Dios, en Jesús, ama a todos los
hombres porque, al crear uno por uno, son suyos y los quiere, por su
amor, regalar el Reino de los Cielos, pues para esto fueron
creados. Este envío de Jesús nos urge para que vayamos, con la
gracia de Dios y su Espíritu Santo, a todos los hombres. Lo nuestro
es sembrar por todas partes su Palabra y la Buena Nueva del
Evangelio. Y no vale el decirnos: “seguro que no me escucharán, a
veces, son pueblos de dura cerviz y con un corazón
endurecido”. Lo nuestro es anunciar porque el crecimiento y la
acogida con fruto no depende de nosotros, sino
de “el Sembrador que quiere que todos los hombres se salven y
lleguen al conocimiento de la Verdad que es Cristo”.
Tenemos que repetirnos a
menudo: “¡el Celo de tu Casa me devora!”. Es dejarse
encender por su Espíritu Santo, con un Amor que no
conoce fronteras ni dificultades. ¡Oh Señor, ven a nuestro
espíritu y obra en nosotros las maravillas que realizaste en Pentecostés,
en los comienzos de la predicación
Evangélica! ¡Nosotros también sentimos la sed y
el hambre de tu Presencia plena! ¡Sabemos que
es tu Espíritu Santo, deseado y clamando, el que realizará
la obra de nuestra transformación para amar
a Jesús con ardor y sobre todas las cosas!...
Tal día como hoy, Ascendiste al
cielo, pero nos has dicho: “no os dejaré desamparados, os
enviaré otro Consolador que estará siempre con
vosotros”. Porque, “Yo estoy con vosotros todos los días hasta el fin
del mundo”. Estas promesas ya se han realizado, por ello
el Espíritu Santo, el Consolador y Abogado, se
pasea por nuestras vidas y espera ser acogido con gran deseo en ellas.
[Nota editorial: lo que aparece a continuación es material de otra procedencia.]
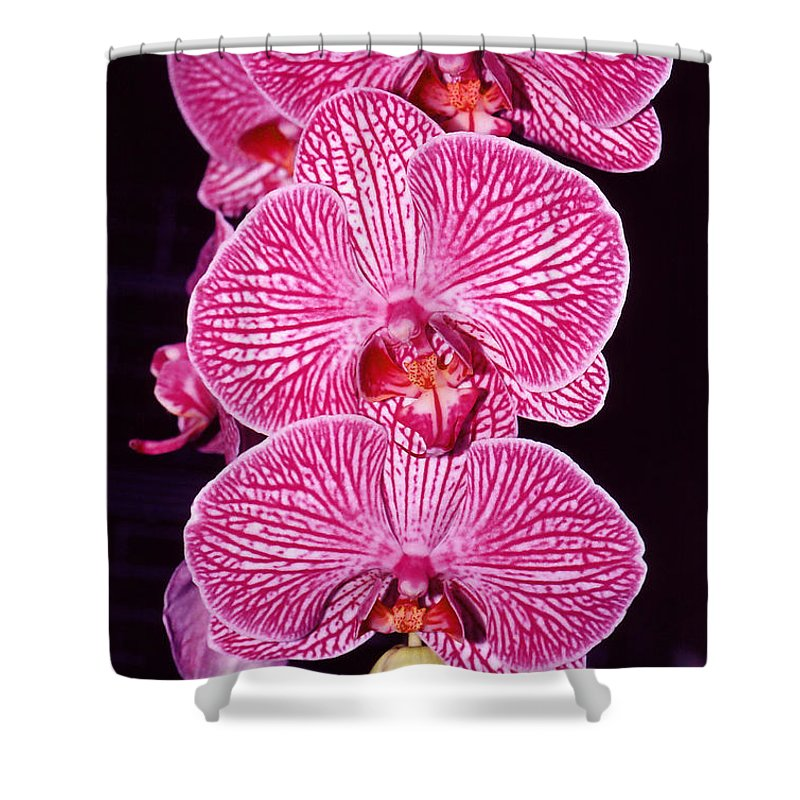 Photography Shower Curtain featuring the photograph Pink Orchids by Susanne Van Hulst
Sin
el Espíritu Santo somos huérfanos y menesterosos que no pueden hallar
consuelo y amor sino en ÉI. Él nos lleva
al Corazón de Cristo que está preparado en
el Amor para nosotros, desde toda la eternidad.
Pues “Dios es el mismo, ayer y hoy y
siempre” ¡En ÉI no hay tiempo, sino sólo eternidad
y a ella estamos llamados después de esta vida!
¡Jesús, que ascendamos contigo!; ¡Que levantemos el corazón a los bienes de allá arriba dónde estás a la derecha del Padre!; ¡Qué creamos firmemente que allá nos esperas y que toda tu Vida, Pasión, Muerte y, finalmente, tú Resurrección no fueron inútiles, porque deseamos serte fieles! ¡Qué así sea por tu bondad infinita! ¡Amén! ¡Amén!